Sur le plan littéraire, Drieu est tout aussi lucide, si ce n’est plus. Emmanuel Berl, Julien Benda, Porto-Riche, Bernstein, tous ces ex-écrivains célèbres qui faisaient chier Drieu, ils n’intéressent plus personne en dehors de quelques maniaques bibliomanes désormais.
Et pourtant, Dieu sait qu’on réédite tout et n’importe quoi aujourd’hui ! Rien ne serait plus facile que de payer un critique du “Monde”, de “Match”, du “Figaro” ou de “France 2” pour dire tout le bien qu’il pense de Porto-Riche et pousser le quidam à l'acheter…
Lira-t-on encore Modiano ou Weyergans dans trente ans, dans vingt ans ? Houellebecq restera sans doute, mais plutôt en raison de son anticonformisme que de sa prose (Aussi, quelle erreur de se fondre dans le moule en faisant du cinéma produit par Lagardère.)
Préjugé favorable, tout de même, de Drieu en faveur de Nitche. Nul n’est parfait. Un préjugé partagé d’ailleurs par t’Sterstevens. Préjugé d’une époque. Et puis Drieu n’est pas un catholique conventionnel. Le superhomme, Zaratoustra, toute cette bimbeloterie… le goût pour les arts premiers n’est pas très catholique. Pour un catholique, les schémas marxistes de Simone Weil sont beaucoup plus raisonnables que la trahison par un Allemand francophile des grands moralistes français. Pourtant, Drieu le sait, le dit et le répète : les Allemands font de bons soldats, mais en politique ils sont nuls.
Quant à Marx, beaucoup plus anglais qu’allemand, Drieu l’ignore presque complètement ; il est occulté par le communisme.
Apparemment sur un point Drieu s’est trompé. À la fin, estime-t-il, les Russes l’emporteront sur les Anglo-Saxons, pourris jusqu’à la moelle par le capitalisme.
Dès le milieu du XVIIIe siècle, Grimm, le La Boétie de Diderot, aussi antipathique et visionnaire que Diderot est sympathique et aveugle, Grimm prévoyait que l’empire russe jouerait un rôle de premier plan à l’avenir, ce qui était loin d’être évident.
Mais la dislocation récente de l’empire soviétique semble donner tort à Drieu.

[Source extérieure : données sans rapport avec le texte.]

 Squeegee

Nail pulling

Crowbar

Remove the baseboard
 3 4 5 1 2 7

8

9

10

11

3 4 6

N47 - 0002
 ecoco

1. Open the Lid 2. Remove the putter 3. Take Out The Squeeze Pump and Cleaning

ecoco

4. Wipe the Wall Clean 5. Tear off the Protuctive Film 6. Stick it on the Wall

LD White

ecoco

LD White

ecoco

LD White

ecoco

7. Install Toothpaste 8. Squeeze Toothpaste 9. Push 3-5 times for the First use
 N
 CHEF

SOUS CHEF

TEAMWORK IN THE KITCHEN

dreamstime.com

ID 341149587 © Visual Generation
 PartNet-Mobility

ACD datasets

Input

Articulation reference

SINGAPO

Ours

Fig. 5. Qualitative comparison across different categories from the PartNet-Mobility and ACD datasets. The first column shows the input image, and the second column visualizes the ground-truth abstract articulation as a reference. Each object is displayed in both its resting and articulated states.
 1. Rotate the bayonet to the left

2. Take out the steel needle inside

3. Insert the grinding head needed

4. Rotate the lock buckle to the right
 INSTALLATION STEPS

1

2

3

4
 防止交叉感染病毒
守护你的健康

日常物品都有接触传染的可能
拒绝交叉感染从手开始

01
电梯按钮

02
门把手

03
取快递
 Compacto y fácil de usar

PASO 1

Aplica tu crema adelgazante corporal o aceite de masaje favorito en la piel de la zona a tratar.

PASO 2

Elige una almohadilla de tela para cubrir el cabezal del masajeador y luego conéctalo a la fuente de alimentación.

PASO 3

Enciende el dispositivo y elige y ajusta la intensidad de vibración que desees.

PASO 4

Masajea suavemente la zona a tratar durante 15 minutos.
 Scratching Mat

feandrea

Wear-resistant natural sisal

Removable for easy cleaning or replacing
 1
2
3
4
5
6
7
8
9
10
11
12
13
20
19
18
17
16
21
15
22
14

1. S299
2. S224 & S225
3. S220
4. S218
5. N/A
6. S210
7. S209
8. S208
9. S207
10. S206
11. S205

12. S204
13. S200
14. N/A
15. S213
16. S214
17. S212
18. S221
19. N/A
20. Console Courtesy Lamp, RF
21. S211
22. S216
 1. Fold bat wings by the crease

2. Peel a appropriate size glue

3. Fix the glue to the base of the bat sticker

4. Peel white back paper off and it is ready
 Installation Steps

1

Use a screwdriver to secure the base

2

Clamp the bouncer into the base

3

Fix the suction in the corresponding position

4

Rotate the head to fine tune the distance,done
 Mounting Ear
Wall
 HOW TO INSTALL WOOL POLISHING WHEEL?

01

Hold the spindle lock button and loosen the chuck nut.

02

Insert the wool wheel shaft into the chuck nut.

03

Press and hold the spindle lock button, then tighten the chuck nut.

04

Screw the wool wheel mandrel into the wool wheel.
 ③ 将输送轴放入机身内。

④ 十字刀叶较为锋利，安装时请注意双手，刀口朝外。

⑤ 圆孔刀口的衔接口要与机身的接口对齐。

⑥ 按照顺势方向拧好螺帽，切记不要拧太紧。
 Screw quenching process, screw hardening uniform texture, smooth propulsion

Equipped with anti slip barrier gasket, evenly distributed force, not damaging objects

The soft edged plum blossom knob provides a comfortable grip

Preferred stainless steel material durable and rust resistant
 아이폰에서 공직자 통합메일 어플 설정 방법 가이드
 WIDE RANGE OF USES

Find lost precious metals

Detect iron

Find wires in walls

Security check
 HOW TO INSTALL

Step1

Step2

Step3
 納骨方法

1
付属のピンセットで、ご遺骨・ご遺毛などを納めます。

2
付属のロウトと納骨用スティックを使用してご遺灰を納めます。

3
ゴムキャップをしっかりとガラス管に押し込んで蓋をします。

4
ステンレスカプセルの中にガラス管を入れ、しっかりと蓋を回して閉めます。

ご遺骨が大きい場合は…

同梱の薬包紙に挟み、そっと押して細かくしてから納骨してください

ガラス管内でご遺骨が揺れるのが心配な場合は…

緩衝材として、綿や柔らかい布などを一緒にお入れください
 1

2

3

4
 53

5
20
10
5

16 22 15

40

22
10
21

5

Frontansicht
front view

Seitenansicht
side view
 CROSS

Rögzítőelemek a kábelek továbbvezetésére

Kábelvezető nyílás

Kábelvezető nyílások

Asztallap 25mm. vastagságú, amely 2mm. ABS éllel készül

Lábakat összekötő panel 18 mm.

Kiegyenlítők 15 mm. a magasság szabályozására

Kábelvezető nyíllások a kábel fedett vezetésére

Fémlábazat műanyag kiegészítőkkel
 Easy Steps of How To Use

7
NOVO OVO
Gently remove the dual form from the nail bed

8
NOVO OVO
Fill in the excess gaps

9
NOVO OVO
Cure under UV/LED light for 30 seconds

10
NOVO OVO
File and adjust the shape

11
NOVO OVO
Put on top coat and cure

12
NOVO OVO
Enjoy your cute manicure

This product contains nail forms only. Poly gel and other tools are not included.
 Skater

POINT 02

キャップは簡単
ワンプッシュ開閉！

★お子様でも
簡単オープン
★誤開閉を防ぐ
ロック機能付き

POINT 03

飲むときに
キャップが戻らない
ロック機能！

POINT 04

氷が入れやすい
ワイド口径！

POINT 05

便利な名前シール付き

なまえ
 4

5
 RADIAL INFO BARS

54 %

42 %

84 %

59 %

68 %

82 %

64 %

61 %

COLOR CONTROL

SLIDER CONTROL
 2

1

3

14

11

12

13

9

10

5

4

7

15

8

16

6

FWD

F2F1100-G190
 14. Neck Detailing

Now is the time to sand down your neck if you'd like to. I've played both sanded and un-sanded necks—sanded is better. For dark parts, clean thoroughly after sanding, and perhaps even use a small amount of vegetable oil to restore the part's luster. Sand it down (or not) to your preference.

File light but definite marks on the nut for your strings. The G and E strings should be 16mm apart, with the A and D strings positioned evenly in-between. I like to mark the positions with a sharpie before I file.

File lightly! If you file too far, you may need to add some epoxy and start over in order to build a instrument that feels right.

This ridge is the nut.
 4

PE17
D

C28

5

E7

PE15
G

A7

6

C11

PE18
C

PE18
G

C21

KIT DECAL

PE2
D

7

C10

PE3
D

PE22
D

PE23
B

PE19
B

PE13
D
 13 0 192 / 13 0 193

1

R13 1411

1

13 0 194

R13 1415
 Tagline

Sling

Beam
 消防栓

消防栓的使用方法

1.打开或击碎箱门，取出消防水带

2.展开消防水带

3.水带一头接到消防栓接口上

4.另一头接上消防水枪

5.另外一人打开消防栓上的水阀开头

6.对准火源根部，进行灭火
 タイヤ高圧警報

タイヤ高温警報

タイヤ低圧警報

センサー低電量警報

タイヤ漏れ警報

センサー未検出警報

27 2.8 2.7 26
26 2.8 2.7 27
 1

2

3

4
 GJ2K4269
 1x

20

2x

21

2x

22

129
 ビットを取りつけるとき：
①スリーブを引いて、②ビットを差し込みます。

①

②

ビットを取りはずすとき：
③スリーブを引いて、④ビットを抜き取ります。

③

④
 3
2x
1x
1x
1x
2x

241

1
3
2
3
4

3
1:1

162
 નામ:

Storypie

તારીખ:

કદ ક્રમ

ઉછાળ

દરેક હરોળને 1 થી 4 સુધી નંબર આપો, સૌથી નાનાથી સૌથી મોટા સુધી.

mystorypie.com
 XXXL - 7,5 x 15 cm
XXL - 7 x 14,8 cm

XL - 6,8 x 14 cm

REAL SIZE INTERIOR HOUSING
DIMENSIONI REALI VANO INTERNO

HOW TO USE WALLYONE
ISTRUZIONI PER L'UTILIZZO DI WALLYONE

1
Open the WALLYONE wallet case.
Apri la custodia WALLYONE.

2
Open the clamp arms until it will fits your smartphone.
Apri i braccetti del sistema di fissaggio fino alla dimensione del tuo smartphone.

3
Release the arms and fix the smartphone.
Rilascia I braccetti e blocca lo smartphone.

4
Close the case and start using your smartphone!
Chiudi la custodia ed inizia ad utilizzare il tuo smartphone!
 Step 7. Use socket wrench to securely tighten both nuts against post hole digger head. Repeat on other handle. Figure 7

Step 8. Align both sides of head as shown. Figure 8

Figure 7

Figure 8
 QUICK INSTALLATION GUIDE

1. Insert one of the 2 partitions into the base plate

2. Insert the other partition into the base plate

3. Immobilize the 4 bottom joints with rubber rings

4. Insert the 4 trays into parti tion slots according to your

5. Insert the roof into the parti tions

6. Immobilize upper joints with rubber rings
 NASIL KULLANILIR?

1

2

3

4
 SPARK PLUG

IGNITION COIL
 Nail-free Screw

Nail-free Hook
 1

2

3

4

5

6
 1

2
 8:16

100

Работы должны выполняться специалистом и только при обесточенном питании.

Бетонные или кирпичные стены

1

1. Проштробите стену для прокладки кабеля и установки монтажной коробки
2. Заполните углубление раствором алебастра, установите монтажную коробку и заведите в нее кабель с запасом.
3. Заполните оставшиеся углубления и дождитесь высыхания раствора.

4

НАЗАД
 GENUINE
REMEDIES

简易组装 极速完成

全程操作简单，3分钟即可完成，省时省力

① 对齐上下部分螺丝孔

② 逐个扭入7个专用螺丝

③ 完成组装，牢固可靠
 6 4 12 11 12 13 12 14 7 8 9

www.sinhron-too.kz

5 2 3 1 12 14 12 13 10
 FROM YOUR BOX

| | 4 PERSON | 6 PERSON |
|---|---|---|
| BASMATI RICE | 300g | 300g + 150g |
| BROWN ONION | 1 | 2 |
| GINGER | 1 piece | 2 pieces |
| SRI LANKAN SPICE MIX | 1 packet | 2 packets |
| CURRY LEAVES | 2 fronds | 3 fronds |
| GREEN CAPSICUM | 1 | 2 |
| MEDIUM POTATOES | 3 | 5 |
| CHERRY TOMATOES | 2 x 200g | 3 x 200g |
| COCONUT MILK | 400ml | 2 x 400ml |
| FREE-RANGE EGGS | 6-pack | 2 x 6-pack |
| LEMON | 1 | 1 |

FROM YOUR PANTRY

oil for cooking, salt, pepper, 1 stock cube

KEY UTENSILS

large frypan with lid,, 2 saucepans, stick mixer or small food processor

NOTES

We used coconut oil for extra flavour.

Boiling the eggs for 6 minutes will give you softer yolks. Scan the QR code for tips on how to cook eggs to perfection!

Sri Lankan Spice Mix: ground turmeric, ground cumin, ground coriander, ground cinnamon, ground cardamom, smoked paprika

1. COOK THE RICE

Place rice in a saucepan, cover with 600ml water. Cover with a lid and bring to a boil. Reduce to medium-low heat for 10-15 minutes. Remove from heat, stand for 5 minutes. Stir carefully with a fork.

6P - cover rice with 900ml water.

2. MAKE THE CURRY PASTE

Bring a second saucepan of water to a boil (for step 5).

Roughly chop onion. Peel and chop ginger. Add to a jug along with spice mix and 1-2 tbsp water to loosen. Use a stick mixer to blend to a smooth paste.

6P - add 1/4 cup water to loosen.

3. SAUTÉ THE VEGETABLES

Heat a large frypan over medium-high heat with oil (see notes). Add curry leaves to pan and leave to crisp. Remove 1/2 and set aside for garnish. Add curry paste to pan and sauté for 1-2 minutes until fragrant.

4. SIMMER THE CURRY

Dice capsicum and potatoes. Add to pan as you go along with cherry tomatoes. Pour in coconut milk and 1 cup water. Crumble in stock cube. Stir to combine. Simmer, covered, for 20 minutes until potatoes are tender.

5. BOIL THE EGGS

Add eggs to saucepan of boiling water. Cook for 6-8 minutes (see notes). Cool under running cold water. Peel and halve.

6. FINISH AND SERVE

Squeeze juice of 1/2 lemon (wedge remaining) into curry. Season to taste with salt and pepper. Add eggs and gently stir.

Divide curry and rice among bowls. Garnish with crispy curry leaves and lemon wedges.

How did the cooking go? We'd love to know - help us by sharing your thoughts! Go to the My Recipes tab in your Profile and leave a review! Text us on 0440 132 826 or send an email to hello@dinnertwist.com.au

À moins qu’il faille attendre encore un peu ? Une chose est sûre, outre la haine du catholicisme et le mépris des Yankis, bref de tout ce qui n'est pas russe - un signe de santé psychologique -, les Russes ont ce que les "musulmans" n’ont pas et qui les condamne à demeurer sous la domination occidentale : l’unité, l’argent, les armes, et toutes les ressources énergétiques nécessaires.
À tout prendre, Drieu aimerait mieux tomber sous le joug des Russes plutôt que sous celui des Yankis. Moi aussi : entre les gonzesses yankies et les gonzesses russes, il n’y a pas photo.
Commentaires
Toute votre note est bien trop savante et littéraire pour moi. Mais concernant votre dernière phrase, celui qui prétend le contraire, qu'il soit anathème.
"Quien no ha visto las moscvoitas, no ha visto maravilla". Il m'est d'ailleurs fort pénible de penser que d'aussi jolies créatures soient passés presque directement du joug du servage au joug communiste. Elles en ont perdu (à jamais ?) le sourire.
Pour rebondir sur ces dames et une de vos notes précédentes, je crains que la visite de leurs charmantes églises vous décoive beaucoup. Mesdames ont beau avoir toutes la tête couverte, leur tenue ne facilitera pas votre receuillement, loin de là.
La beauté a-t-elle besoin de sourire ?
Elle n'en a peut-être pas "besoin", mais elle en a bien le devoir, oui, c'est évident : par pure humilité, pour se rabaisser, afin de faire croire à la personne en face qu'elle est tout aussi belle.
La beauté sans l'humilité, c'est effrayant, presque satanique en fin de compte.
Vous êtes sévère avec ce pauvre Berl. Il vaut mieux que Porto-Riche, tout de même ... Si seulement aujourd'hui nos intellectuels étaient tous comme Berl : sachant écrire et le faisant sans parti pris !
J'ai déjà du mal à finir la bio de waugh........alors......
La bio. en français ? Je vous avais prévenue, je ne suis pas très objectif s'agissant des biographies, c'est mon genre préféré ; j'échangerais sans hésiter tout Proust contre une bonne bio.